Challenge
Copy the lines below exactly, from the line with "In distance, how" up to and including the last line, and nothing else.
======== Entries supplied ========
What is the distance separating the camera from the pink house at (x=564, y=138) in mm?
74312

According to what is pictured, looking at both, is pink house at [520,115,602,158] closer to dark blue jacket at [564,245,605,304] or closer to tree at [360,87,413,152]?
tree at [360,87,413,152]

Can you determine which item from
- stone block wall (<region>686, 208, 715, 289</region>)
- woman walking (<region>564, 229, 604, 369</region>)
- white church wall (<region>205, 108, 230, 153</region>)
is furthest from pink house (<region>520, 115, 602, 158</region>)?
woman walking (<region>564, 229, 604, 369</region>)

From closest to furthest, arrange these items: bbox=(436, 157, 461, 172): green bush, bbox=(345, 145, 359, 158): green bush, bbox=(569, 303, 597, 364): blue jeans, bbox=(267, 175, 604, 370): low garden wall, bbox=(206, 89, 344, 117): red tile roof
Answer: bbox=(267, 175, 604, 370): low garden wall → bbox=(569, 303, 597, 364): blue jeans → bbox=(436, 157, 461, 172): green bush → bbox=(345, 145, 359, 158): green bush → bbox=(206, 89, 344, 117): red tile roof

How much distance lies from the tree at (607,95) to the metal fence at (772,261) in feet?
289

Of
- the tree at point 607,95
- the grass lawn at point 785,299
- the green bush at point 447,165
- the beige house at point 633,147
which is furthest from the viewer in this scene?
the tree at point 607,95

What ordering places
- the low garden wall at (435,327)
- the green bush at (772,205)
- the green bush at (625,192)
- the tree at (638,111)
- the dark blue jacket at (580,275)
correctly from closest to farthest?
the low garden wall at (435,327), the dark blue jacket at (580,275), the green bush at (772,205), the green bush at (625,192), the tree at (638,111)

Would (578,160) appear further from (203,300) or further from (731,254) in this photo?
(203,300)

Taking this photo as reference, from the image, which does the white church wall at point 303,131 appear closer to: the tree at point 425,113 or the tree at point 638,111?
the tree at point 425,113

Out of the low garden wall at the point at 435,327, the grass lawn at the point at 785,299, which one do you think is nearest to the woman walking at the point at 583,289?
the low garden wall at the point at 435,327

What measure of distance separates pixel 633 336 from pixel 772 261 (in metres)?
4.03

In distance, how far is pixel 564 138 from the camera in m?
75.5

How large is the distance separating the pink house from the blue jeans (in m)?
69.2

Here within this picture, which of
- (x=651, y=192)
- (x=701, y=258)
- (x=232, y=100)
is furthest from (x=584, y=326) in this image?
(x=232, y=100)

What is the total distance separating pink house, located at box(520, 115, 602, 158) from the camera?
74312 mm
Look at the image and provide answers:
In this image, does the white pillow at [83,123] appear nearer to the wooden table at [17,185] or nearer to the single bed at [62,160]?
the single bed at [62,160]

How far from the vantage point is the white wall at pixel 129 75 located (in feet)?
========
Exercise solution
In distance, how far is pixel 564 138 from the camera in m?
75.5

How large is the distance separating the pink house from the blue jeans (in m)?
69.2

Here within this picture, which of
- (x=651, y=192)
- (x=701, y=258)
- (x=232, y=100)
is furthest from (x=584, y=326) in this image?
(x=232, y=100)

What is the total distance separating pink house, located at box(520, 115, 602, 158) from the camera?
74312 mm
Look at the image and provide answers:
In this image, does the white pillow at [83,123] appear nearer to the wooden table at [17,185] or nearer to the single bed at [62,160]?
the single bed at [62,160]

How far from the vantage point is the white wall at pixel 129 75 located (in feet)?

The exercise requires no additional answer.